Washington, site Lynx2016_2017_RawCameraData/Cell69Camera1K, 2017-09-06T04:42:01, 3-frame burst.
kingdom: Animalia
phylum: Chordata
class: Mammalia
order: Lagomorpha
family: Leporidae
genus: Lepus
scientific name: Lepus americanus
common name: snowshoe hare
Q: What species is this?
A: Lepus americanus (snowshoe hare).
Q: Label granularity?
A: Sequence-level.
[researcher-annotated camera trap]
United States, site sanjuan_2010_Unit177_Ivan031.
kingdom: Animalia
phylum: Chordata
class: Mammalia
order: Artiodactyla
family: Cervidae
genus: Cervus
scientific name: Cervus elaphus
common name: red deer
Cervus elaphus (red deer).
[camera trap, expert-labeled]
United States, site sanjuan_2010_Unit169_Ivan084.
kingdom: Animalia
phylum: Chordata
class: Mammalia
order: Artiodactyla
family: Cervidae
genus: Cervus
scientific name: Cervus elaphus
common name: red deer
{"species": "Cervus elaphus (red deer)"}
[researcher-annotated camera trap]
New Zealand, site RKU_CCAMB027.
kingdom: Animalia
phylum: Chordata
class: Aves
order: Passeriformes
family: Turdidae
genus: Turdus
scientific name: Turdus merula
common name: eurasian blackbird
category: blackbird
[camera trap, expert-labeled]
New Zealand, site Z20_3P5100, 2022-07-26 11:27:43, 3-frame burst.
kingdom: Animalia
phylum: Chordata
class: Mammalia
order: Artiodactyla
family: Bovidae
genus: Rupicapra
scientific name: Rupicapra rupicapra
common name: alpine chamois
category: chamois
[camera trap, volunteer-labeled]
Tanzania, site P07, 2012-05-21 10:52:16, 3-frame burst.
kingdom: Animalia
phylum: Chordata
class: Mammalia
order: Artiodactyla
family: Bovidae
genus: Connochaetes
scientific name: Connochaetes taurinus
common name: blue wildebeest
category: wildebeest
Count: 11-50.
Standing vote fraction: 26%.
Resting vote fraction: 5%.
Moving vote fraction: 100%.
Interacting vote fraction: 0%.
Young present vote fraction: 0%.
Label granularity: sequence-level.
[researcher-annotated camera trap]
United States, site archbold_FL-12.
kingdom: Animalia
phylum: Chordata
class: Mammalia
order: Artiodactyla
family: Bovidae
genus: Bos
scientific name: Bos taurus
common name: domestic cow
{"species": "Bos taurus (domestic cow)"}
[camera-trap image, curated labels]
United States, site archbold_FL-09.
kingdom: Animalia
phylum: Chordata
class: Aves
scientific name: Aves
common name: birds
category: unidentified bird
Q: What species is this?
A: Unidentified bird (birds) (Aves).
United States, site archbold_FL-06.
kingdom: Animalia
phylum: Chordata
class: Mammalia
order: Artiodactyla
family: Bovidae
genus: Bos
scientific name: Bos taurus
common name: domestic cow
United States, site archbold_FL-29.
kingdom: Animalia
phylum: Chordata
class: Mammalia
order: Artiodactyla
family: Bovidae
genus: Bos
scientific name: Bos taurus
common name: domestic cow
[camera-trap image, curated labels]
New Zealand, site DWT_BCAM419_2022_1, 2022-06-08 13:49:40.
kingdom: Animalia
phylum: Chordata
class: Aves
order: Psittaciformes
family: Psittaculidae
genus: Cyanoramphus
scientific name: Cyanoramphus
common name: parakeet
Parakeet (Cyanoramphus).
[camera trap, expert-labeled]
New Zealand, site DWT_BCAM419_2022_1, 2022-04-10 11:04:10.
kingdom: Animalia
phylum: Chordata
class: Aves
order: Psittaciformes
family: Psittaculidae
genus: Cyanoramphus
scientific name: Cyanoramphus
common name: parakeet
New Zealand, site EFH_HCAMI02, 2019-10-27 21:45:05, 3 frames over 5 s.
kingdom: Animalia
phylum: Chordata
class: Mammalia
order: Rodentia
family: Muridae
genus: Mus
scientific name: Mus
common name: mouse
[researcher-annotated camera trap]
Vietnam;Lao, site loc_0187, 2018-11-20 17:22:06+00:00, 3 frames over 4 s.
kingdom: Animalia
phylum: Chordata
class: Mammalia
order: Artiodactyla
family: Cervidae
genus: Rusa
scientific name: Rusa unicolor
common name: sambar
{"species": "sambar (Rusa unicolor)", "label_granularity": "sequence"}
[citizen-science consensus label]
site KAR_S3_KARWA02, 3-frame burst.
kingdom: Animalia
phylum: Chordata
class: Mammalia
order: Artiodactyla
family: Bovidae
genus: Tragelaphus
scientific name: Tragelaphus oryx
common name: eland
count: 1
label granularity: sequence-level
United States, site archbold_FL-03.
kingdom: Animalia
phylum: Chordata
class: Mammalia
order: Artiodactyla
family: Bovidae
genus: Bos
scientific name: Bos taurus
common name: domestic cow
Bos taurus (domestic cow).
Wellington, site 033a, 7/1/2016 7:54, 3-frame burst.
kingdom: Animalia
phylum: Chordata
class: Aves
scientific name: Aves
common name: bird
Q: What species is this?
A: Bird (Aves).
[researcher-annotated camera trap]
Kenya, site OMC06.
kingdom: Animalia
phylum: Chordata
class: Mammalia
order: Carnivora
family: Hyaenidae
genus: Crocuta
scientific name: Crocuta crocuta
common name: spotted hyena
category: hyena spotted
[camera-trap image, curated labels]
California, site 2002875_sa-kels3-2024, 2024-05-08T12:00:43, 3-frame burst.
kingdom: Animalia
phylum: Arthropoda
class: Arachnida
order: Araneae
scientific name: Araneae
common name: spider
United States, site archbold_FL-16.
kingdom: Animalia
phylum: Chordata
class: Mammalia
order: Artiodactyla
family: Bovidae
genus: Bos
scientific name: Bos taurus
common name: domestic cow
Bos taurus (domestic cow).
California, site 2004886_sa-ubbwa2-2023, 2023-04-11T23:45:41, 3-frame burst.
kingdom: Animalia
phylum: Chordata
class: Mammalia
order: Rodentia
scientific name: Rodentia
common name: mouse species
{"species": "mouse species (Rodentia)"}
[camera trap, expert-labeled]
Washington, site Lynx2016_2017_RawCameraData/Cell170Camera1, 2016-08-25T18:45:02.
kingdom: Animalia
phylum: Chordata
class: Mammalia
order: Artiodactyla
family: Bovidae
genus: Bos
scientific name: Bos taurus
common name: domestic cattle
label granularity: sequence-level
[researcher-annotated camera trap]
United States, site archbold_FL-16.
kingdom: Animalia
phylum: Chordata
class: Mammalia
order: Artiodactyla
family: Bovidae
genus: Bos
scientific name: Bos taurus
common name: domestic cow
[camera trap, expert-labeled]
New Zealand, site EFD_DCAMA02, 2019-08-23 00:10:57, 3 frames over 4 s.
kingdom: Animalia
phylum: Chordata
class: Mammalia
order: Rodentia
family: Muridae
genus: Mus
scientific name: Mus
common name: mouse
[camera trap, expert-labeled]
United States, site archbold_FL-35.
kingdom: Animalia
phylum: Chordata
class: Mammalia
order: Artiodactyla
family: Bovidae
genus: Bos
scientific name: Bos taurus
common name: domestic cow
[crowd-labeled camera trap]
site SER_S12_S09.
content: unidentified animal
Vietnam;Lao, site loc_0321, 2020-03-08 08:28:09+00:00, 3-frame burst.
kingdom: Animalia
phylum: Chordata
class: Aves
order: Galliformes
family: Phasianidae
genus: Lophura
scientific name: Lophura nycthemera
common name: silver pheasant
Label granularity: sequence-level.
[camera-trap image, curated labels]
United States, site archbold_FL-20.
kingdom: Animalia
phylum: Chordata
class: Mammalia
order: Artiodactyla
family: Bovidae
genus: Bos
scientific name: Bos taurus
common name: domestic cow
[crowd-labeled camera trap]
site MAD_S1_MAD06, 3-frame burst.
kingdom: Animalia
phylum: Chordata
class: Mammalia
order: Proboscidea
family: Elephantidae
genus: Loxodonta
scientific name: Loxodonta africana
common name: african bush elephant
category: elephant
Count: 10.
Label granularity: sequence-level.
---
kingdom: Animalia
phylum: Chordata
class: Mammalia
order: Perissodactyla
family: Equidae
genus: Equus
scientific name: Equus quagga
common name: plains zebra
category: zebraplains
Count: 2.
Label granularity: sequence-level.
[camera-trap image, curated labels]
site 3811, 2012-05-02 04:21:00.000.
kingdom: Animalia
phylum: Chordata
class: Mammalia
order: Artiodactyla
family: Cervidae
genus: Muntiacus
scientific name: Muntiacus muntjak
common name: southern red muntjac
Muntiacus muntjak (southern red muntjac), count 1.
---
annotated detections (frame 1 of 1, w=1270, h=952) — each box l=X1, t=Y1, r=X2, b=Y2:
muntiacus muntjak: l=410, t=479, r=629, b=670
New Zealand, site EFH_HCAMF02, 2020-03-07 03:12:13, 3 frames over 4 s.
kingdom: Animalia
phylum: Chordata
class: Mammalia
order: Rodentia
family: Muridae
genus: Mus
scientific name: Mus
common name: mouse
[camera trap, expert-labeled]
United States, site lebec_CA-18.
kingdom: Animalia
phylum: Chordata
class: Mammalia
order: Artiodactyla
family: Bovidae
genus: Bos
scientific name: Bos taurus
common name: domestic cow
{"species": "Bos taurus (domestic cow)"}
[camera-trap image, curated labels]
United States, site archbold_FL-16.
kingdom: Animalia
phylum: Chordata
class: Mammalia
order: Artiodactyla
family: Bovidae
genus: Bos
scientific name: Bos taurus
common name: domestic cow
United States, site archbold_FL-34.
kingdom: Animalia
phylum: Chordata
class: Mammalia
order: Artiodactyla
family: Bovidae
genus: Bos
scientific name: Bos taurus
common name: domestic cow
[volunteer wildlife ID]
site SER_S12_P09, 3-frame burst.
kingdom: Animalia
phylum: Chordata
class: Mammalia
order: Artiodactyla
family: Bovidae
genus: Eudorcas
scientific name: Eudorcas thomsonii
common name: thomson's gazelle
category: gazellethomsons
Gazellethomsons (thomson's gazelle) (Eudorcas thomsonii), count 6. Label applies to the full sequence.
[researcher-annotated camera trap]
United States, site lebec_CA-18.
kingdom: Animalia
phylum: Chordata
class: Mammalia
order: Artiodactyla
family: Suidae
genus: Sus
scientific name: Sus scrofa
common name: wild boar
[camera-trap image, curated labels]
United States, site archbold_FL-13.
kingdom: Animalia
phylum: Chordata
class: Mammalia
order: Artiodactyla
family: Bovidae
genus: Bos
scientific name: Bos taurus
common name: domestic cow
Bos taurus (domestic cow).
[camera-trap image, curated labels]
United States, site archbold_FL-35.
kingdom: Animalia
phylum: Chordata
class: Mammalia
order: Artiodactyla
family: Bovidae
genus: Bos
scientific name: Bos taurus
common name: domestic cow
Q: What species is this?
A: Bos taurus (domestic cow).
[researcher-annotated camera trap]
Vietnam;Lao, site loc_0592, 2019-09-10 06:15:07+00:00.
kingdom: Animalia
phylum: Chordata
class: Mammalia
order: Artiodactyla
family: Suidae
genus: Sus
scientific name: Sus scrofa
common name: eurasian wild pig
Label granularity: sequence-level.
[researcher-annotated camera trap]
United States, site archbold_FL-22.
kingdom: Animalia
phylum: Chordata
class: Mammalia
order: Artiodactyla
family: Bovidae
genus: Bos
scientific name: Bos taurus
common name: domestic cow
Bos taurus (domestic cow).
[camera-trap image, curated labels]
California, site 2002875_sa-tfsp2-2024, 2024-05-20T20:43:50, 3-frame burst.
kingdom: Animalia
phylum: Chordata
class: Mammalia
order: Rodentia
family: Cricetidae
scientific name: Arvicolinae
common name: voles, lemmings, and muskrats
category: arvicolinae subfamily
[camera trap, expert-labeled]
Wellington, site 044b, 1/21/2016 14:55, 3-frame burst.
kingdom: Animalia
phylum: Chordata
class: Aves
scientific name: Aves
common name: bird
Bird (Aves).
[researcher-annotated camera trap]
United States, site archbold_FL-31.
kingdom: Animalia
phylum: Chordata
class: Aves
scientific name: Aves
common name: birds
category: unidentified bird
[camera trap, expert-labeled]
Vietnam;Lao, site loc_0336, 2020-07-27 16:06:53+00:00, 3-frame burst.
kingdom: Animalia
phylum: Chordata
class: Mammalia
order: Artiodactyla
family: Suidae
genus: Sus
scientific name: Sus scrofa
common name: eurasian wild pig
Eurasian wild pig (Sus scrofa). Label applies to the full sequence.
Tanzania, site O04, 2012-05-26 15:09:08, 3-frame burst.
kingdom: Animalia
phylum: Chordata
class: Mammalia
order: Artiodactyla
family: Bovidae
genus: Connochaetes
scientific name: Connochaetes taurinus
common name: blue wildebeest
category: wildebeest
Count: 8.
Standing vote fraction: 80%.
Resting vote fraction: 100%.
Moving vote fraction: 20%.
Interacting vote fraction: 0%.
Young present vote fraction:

What you will do:
Could you work out how many lines above contain the string "Young"? Answer with the number only.

Response for this exercise:
2